Sector Investing With Emerging Markets ETFs

Published on by on November 30, 2009

As the ETF industry has blossomed in the U.S., the number of fund options has expanded rapidly, leaving investors with numerous options when allocating the domestic equity portion of their portfolios. According to the ETF Database Screener, there are currently almost 400 U.S. equity ETFs, resulting in significant overlap between many funds. Investors looking for a financials ETF have more than 20 funds to choose from, while those looking to invest in the technology sector have 28 different ETF options.

But the options begin to dwindle rapidly once investors move beyond the U.S. While ETFs focusing on nearly every corner of the world – from Africa to Canada to Japan – are readily available, achieving any degree of targeted exposure in non-U.S. markets remains a challenge. The vast majority of international equity ETFs are dominated by holdings in mega-cap companies that have operations throughout the world. The iShares MSCI Spain Index Fund (EWP), for example, has more than 40% of its holdings in Banco Santander and Telefonica, both of which generate the majoirty of revenue and earnings outside of Spain.

Another drawback of both developed and emerging markets ETFs is the lack of any degree of targeted exposure. Investors looking to invest in China’s telecom sector can’t do so without also investing in financials, utilities, and consumer industries as well. Those bullish on Brazilian tech firms don’t have a way to play that trend through ETFs without simultaneously going long the rest of the Brazilian economy.

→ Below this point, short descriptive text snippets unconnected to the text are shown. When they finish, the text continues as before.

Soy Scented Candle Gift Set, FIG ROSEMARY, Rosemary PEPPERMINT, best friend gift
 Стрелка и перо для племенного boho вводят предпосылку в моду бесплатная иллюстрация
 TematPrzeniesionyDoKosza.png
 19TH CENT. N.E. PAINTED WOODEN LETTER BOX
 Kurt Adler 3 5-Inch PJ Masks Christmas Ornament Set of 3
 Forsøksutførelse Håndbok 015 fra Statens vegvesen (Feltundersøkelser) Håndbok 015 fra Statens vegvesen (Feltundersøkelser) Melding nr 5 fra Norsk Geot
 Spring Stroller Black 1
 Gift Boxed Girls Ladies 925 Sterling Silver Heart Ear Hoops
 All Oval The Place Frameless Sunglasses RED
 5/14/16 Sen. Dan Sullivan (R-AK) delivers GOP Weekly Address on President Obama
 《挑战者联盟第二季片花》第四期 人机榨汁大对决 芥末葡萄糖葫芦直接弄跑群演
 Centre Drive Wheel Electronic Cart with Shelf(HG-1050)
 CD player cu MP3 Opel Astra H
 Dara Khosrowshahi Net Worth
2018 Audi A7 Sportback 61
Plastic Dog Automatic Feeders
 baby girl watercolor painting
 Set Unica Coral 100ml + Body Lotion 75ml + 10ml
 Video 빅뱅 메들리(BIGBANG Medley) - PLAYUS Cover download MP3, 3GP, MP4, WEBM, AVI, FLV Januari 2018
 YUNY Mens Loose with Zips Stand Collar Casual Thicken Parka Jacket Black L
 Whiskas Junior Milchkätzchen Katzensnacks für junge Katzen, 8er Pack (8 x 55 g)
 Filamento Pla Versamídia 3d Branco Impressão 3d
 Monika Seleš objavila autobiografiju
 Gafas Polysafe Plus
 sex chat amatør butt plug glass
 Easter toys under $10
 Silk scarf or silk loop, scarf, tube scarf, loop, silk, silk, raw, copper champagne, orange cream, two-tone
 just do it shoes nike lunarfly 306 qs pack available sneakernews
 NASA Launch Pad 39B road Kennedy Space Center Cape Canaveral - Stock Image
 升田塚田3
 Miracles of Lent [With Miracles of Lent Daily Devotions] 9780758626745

But all of that is beginning to change.

Earlier this year, New York-based Emerging Global Advisors launched the first emerging markets ETFs to focus exclusively on individual sectors within developing economies. The funds offered by EGA include:

  • Dow Jones Emerging Markets Metals & Mining Titans Index Fund (EMT)
  • Dow Jones Emerging Markets Energy Titans Index Fund (EEO)
  • Dow Jones Emerging Markets Financials Titans Index Fund (EFN)

How To Invest In Emerging Market Sector ETFs

For most investors, the asset allocation process for equities stops with making selections on individual country and region weightings. For investors with a long-term focus, achieving diversified exposure through broad regional coverage may be optimal. But for more active investors seeking to generate excess returns, sector-specific emerging markets ETFs present some interesting options.

Historically, the drawback of investing in emerging markets has been the significant risk and volatility that comes with this asset class. But anyone who has money invested in the U.S. stock market knows that domestic investments aren’t immune to volatility by any stretch of the imagination. “Investors in the U.S. equity markets have lost half of their portfolios twice in a ten year period,” says Richard Kang, chief investment officer at Emerging Global Advisors. “To me, that sounds like the volatility one would find from an emerging market. But it happened in the U.S.”

One of the risks traditionally associated with emerging markets is that of government intervention, something that the U.S. has experienced an abundance of in recent years. Between the possibility of a windfall profits tax in the energy sector to a comprehensive regulatory overhaul in the financial industry, U.S. investors are more aware of the potential impacts of government policies than ever before.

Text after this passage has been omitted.